START Excerpted records

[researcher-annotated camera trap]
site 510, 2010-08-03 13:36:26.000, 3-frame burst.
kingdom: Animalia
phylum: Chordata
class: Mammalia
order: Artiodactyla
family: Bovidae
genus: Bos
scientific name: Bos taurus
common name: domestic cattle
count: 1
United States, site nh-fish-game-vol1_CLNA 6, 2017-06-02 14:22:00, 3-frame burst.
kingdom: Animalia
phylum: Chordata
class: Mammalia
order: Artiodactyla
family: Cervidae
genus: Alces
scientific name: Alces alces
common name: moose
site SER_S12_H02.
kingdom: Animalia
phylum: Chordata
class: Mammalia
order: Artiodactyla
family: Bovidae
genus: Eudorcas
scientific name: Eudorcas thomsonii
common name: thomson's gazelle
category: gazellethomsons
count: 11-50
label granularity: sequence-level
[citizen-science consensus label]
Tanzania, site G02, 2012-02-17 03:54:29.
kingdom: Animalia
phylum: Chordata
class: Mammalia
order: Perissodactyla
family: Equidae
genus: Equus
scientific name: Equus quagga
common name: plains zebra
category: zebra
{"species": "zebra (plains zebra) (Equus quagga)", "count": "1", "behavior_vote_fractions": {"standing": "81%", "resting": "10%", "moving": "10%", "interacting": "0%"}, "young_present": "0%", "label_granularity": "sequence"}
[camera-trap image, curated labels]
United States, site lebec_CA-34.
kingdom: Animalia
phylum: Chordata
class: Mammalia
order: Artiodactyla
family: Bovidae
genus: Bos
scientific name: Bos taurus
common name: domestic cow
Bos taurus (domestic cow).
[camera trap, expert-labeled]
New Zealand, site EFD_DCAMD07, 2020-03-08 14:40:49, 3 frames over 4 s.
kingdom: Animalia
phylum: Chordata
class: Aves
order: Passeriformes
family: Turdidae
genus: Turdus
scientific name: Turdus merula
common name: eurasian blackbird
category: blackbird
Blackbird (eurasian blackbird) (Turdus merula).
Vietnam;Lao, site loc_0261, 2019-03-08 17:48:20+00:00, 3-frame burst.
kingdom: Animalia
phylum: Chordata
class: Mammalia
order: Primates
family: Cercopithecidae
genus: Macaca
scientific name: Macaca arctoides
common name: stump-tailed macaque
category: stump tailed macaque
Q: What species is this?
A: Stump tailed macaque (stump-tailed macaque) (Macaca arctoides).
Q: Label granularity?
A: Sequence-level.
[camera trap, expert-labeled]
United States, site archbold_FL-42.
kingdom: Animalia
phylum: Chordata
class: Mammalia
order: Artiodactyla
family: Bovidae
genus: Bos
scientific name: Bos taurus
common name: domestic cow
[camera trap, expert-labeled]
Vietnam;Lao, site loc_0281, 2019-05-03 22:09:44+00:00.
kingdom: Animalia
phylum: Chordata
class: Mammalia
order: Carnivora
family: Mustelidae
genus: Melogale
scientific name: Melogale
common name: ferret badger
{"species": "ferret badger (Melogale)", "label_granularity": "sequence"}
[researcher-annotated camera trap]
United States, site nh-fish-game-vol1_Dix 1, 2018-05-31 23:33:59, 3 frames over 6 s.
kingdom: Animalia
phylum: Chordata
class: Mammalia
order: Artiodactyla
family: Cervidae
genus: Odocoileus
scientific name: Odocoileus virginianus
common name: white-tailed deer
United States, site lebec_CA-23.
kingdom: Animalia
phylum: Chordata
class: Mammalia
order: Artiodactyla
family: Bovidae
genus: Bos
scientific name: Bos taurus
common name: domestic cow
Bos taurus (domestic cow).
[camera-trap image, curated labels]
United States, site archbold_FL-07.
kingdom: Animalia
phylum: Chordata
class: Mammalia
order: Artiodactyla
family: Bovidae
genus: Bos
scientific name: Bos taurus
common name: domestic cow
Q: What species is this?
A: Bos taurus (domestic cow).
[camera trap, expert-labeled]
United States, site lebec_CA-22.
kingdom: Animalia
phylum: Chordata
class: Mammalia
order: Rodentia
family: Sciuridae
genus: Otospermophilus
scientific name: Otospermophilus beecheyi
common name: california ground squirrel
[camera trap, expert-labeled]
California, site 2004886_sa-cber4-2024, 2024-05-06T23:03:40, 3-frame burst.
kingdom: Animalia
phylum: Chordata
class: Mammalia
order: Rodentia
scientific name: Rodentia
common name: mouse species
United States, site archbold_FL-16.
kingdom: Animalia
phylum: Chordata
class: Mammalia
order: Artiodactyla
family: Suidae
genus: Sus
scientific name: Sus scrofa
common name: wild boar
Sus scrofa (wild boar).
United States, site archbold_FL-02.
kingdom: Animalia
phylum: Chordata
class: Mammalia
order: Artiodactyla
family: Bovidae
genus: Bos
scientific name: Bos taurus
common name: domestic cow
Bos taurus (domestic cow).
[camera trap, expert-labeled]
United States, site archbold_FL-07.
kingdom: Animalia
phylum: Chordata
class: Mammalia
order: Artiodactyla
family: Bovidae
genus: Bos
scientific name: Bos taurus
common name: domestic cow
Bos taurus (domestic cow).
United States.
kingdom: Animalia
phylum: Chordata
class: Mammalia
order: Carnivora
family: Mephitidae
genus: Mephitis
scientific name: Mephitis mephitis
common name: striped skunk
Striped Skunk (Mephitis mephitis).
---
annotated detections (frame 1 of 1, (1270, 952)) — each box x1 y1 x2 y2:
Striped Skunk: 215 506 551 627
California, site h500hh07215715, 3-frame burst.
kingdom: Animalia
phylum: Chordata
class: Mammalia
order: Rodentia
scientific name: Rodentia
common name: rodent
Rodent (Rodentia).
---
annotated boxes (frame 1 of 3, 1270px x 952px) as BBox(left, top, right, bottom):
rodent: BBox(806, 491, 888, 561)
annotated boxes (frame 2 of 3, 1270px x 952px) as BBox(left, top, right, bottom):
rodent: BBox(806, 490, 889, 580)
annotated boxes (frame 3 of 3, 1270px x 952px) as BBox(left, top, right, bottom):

END Excerpted records

◆ **Task objective**
Line by line, restate the data exactly.

◆ **Answer box**
[researcher-annotated camera trap]
site 510, 2010-08-03 13:36:26.000, 3-frame burst.
kingdom: Animalia
phylum: Chordata
class: Mammalia
order: Artiodactyla
family: Bovidae
genus: Bos
scientific name: Bos taurus
common name: domestic cattle
count: 1
United States, site nh-fish-game-vol1_CLNA 6, 2017-06-02 14:22:00, 3-frame burst.
kingdom: Animalia
phylum: Chordata
class: Mammalia
order: Artiodactyla
family: Cervidae
genus: Alces
scientific name: Alces alces
common name: moose
site SER_S12_H02.
kingdom: Animalia
phylum: Chordata
class: Mammalia
order: Artiodactyla
family: Bovidae
genus: Eudorcas
scientific name: Eudorcas thomsonii
common name: thomson's gazelle
category: gazellethomsons
count: 11-50
label granularity: sequence-level
[citizen-science consensus label]
Tanzania, site G02, 2012-02-17 03:54:29.
kingdom: Animalia
phylum: Chordata
class: Mammalia
order: Perissodactyla
family: Equidae
genus: Equus
scientific name: Equus quagga
common name: plains zebra
category: zebra
{"species": "zebra (plains zebra) (Equus quagga)", "count": "1", "behavior_vote_fractions": {"standing": "81%", "resting": "10%", "moving": "10%", "interacting": "0%"}, "young_present": "0%", "label_granularity": "sequence"}
[camera-trap image, curated labels]
United States, site lebec_CA-34.
kingdom: Animalia
phylum: Chordata
class: Mammalia
order: Artiodactyla
family: Bovidae
genus: Bos
scientific name: Bos taurus
common name: domestic cow
Bos taurus (domestic cow).
[camera trap, expert-labeled]
New Zealand, site EFD_DCAMD07, 2020-03-08 14:40:49, 3 frames over 4 s.
kingdom: Animalia
phylum: Chordata
class: Aves
order: Passeriformes
family: Turdidae
genus: Turdus
scientific name: Turdus merula
common name: eurasian blackbird
category: blackbird
Blackbird (eurasian blackbird) (Turdus merula).
Vietnam;Lao, site loc_0261, 2019-03-08 17:48:20+00:00, 3-frame burst.
kingdom: Animalia
phylum: Chordata
class: Mammalia
order: Primates
family: Cercopithecidae
genus: Macaca
scientific name: Macaca arctoides
common name: stump-tailed macaque
category: stump tailed macaque
Q: What species is this?
A: Stump tailed macaque (stump-tailed macaque) (Macaca arctoides).
Q: Label granularity?
A: Sequence-level.
[camera trap, expert-labeled]
United States, site archbold_FL-42.
kingdom: Animalia
phylum: Chordata
class: Mammalia
order: Artiodactyla
family: Bovidae
genus: Bos
scientific name: Bos taurus
common name: domestic cow
[camera trap, expert-labeled]
Vietnam;Lao, site loc_0281, 2019-05-03 22:09:44+00:00.
kingdom: Animalia
phylum: Chordata
class: Mammalia
order: Carnivora
family: Mustelidae
genus: Melogale
scientific name: Melogale
common name: ferret badger
{"species": "ferret badger (Melogale)", "label_granularity": "sequence"}
[researcher-annotated camera trap]
United States, site nh-fish-game-vol1_Dix 1, 2018-05-31 23:33:59, 3 frames over 6 s.
kingdom: Animalia
phylum: Chordata
class: Mammalia
order: Artiodactyla
family: Cervidae
genus: Odocoileus
scientific name: Odocoileus virginianus
common name: white-tailed deer
United States, site lebec_CA-23.
kingdom: Animalia
phylum: Chordata
class: Mammalia
order: Artiodactyla
family: Bovidae
genus: Bos
scientific name: Bos taurus
common name: domestic cow
Bos taurus (domestic cow).
[camera-trap image, curated labels]
United States, site archbold_FL-07.
kingdom: Animalia
phylum: Chordata
class: Mammalia
order: Artiodactyla
family: Bovidae
genus: Bos
scientific name: Bos taurus
common name: domestic cow
Q: What species is this?
A: Bos taurus (domestic cow).
[camera trap, expert-labeled]
United States, site lebec_CA-22.
kingdom: Animalia
phylum: Chordata
class: Mammalia
order: Rodentia
family: Sciuridae
genus: Otospermophilus
scientific name: Otospermophilus beecheyi
common name: california ground squirrel
[camera trap, expert-labeled]
California, site 2004886_sa-cber4-2024, 2024-05-06T23:03:40, 3-frame burst.
kingdom: Animalia
phylum: Chordata
class: Mammalia
order: Rodentia
scientific name: Rodentia
common name: mouse species
United States, site archbold_FL-16.
kingdom: Animalia
phylum: Chordata
class: Mammalia
order: Artiodactyla
family: Suidae
genus: Sus
scientific name: Sus scrofa
common name: wild boar
Sus scrofa (wild boar).
United States, site archbold_FL-02.
kingdom: Animalia
phylum: Chordata
class: Mammalia
order: Artiodactyla
family: Bovidae
genus: Bos
scientific name: Bos taurus
common name: domestic cow
Bos taurus (domestic cow).
[camera trap, expert-labeled]
United States, site archbold_FL-07.
kingdom: Animalia
phylum: Chordata
class: Mammalia
order: Artiodactyla
family: Bovidae
genus: Bos
scientific name: Bos taurus
common name: domestic cow
Bos taurus (domestic cow).
United States.
kingdom: Animalia
phylum: Chordata
class: Mammalia
order: Carnivora
family: Mephitidae
genus: Mephitis
scientific name: Mephitis mephitis
common name: striped skunk
Striped Skunk (Mephitis mephitis).
---
annotated detections (frame 1 of 1, (1270, 952)) — each box x1 y1 x2 y2:
Striped Skunk: 215 506 551 627
California, site h500hh07215715, 3-frame burst.
kingdom: Animalia
phylum: Chordata
class: Mammalia
order: Rodentia
scientific name: Rodentia
common name: rodent
Rodent (Rodentia).
---
annotated boxes (frame 1 of 3, 1270px x 952px) as BBox(left, top, right, bottom):
rodent: BBox(806, 491, 888, 561)
annotated boxes (frame 2 of 3, 1270px x 952px) as BBox(left, top, right, bottom):
rodent: BBox(806, 490, 889, 580)
annotated boxes (frame 3 of 3, 1270px x 952px) as BBox(left, top, right, bottom):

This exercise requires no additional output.